The panels arrive perfectly straight and true which mean there is no bowing or curves in the panels. These amazingly perfect surfaces mean that flooring, kitchen cabinets, doors, windows and other additions go on smoothly without endless shimming and cutting. This means that the walls, roof and floor panels go together very quickly, much like an interlocking puzzle game. This speed in the installation saves the construction crews many days of work because there is no traditional framing.
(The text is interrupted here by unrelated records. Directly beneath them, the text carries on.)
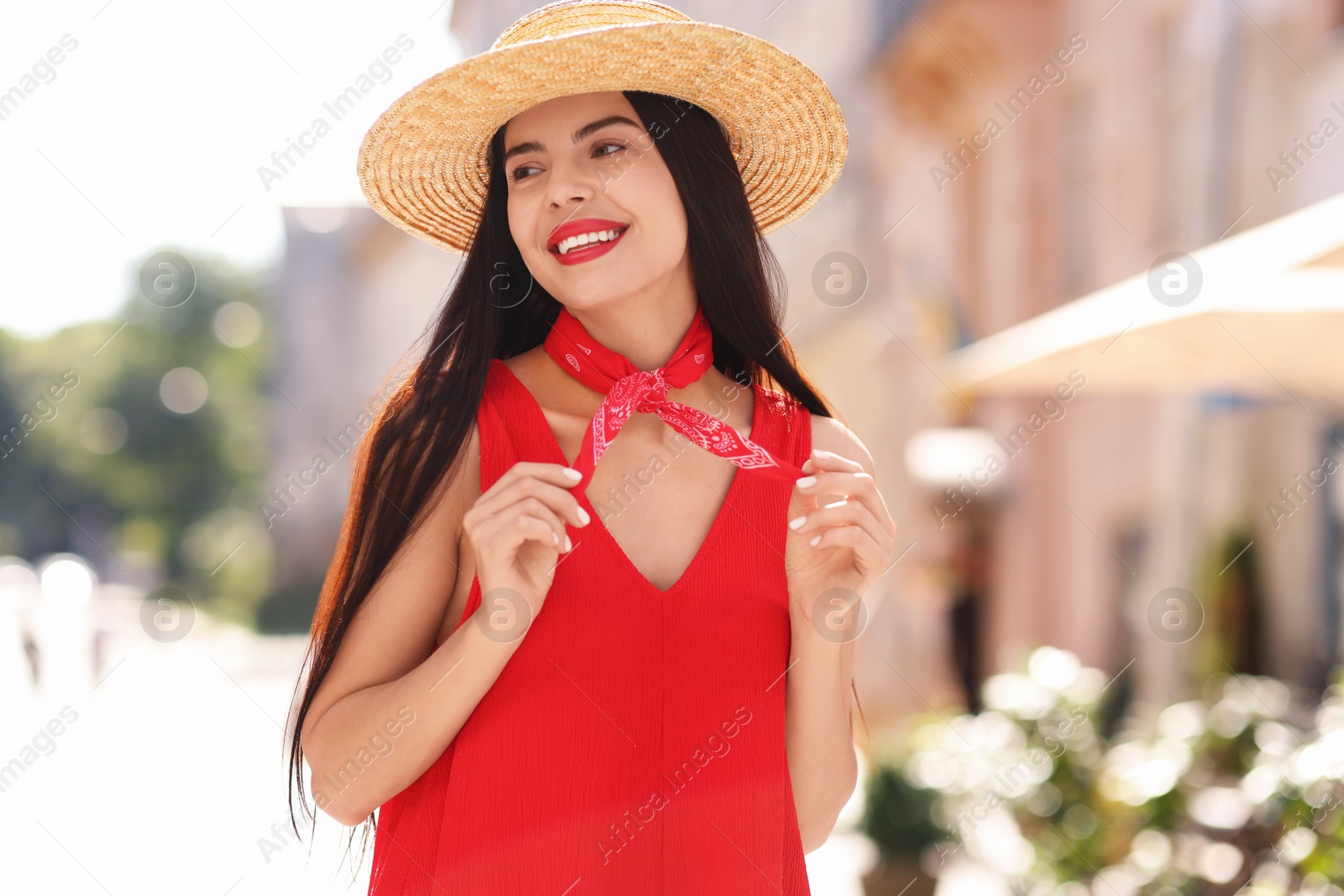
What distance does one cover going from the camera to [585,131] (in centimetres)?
208

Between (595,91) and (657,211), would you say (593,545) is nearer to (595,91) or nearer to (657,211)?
(657,211)

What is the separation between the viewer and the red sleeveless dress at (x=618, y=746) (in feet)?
6.04

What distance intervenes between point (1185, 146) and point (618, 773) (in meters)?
9.08

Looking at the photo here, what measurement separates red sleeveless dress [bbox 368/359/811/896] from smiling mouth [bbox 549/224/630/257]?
0.86ft

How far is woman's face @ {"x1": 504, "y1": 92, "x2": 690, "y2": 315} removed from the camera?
2.03 meters

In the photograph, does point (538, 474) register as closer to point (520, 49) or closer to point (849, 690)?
point (520, 49)

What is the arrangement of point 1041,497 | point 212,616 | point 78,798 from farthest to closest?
point 212,616, point 1041,497, point 78,798

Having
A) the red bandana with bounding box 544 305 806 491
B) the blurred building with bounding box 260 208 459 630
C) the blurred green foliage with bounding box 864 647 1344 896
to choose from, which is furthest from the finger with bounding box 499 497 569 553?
the blurred building with bounding box 260 208 459 630

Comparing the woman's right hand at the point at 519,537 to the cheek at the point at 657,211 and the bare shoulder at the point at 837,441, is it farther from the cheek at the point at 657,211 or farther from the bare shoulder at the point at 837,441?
the bare shoulder at the point at 837,441

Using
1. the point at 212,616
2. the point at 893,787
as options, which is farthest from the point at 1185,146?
the point at 212,616

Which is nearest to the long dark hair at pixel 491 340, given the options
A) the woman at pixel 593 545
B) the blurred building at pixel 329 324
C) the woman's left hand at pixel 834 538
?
the woman at pixel 593 545

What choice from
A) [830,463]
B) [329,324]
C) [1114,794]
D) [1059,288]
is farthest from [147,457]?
[830,463]

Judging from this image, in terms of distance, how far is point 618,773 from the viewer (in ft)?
6.20

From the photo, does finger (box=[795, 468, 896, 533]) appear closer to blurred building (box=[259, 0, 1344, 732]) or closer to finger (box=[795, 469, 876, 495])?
finger (box=[795, 469, 876, 495])
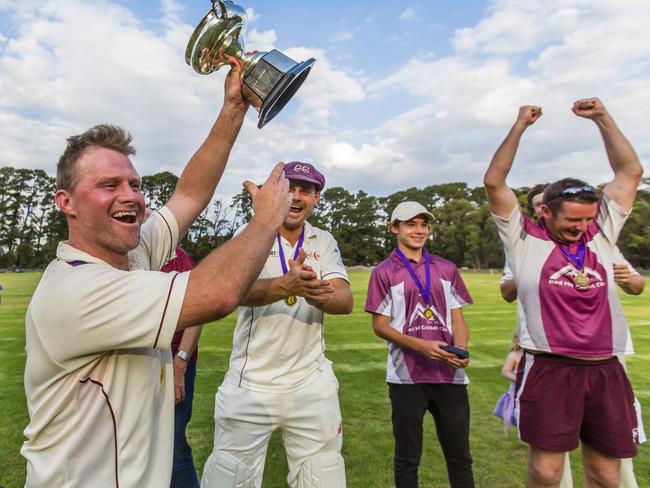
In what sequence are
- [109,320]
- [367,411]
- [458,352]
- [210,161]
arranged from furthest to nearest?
[367,411]
[458,352]
[210,161]
[109,320]

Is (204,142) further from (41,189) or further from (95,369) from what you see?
(41,189)

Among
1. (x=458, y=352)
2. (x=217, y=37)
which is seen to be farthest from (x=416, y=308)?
(x=217, y=37)

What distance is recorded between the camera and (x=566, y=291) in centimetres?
294

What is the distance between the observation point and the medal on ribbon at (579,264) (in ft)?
9.65

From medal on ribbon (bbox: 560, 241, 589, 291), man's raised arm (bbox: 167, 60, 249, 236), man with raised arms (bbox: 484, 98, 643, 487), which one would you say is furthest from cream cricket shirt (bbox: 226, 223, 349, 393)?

As for load-bearing, How can a chunk of foam stuck between two pieces of OSB support a wall? Tests have shown that in conventional construction, loads are distributed along the studs and joists that typically have centers of 12”, 16”, or 24”. So in an 8-foot length of wall with standard 16 inch centers there are only 7 load points. With a SIP wall the loads are spread across the entire panel and can withstand loads from 3 to 7 times higher than traditional, framed walls.

How They Go Together

SIP panels are manufactured in a factory and then shipped right to the job so they are constructed without interference from the elements: rain, snow and sun. The top and bottom of the SIP panel are grooved, meaning that the foam is recessed to allow a 2 X 6 stud on the bottom and two on the top to hold the walls together. The bottom stud is fastened to the floor and the OSB of the panel fits right on it. The corner panels are put up first and fastened both to each other and the floor studs so that there is immediate strength. On top, one of the two studs overlaps the other to increase the strength. Many SIP manufacturers also offer complete house kits where the builder at the site needs only to put together the pre-cut panels. If there are any additional openings for doors and windows they can be cut with ordinary power tools on site.

How Do They Rate For Fire?

SIPs have passed rigorous fire and strength tests. In fact, when they are installed in accordance with the manufacturers' specifications, SIPs surpass all building codes and pass the American Society for Testing and Materials (ASTM) standards of safety. In buildings constructed with SIPs, fire investigators have found that the exceeded their expectations. In one teats case, the building was subjected to immense heat so that the temperature in the ceiling area exceeded 1,000°F (538°C) and on the floor it was 200°F (93°C). In this case scenario the majority of the wall panels and ceiling remained structurally sound. In addition, the EPS core had held its shape, neither melting nor pulling away from the OSB boards. When the oxygen was taken away the fire went out meaning that in case of a fire no smoldering would take place under the panels or in the core.

In a nutshell, structural insulated panels are just what the energy conservationist ordered. The buildings go up quickly with many times the strength of the traditional home. And because the panels can be ordered in various sizes the wastage is kept to a minimum, which is another point for the environment.